(Dataset entries)
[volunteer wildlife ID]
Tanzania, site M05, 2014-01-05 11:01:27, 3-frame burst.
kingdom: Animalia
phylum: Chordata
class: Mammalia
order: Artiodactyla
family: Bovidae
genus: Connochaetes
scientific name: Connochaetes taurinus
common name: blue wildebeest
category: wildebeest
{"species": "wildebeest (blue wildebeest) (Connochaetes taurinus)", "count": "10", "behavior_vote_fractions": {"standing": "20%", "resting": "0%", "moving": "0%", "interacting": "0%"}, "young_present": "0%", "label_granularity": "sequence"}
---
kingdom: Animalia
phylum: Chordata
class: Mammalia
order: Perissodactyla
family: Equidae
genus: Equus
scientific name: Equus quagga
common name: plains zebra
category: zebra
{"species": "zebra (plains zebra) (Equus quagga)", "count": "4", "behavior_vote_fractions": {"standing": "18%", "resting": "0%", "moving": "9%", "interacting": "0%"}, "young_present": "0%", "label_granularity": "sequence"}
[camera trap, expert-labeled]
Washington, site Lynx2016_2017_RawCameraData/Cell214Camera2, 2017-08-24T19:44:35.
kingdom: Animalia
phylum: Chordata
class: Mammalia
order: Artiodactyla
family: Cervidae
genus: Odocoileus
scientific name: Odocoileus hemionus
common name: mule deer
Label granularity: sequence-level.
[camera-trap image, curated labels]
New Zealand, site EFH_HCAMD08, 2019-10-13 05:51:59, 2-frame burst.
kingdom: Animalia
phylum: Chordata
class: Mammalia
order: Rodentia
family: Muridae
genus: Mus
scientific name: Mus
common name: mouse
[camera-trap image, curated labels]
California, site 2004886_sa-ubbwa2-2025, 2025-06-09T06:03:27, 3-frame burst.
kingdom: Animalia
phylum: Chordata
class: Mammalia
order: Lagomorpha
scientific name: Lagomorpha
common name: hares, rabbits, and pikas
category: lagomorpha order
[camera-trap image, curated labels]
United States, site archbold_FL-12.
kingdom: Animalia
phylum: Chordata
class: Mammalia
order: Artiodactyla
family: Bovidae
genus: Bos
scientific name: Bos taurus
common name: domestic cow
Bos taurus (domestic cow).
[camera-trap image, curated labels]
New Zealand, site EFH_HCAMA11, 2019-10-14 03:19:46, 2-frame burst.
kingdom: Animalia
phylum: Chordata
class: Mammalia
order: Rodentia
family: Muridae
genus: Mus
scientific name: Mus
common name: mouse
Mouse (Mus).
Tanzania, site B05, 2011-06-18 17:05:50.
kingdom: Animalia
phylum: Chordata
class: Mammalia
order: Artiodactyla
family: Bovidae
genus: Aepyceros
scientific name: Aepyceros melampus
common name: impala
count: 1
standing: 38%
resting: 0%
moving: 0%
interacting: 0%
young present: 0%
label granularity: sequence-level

> What to do
In the entries above, some lines hold the string "quagga". Copy each of them.

> Task response
scientific name: Equus quagga
{"species": "zebra (plains zebra) (Equus quagga)", "count": "4", "behavior_vote_fractions": {"standing": "18%", "resting": "0%", "moving": "9%", "interacting": "0%"}, "young_present": "0%", "label_granularity": "sequence"}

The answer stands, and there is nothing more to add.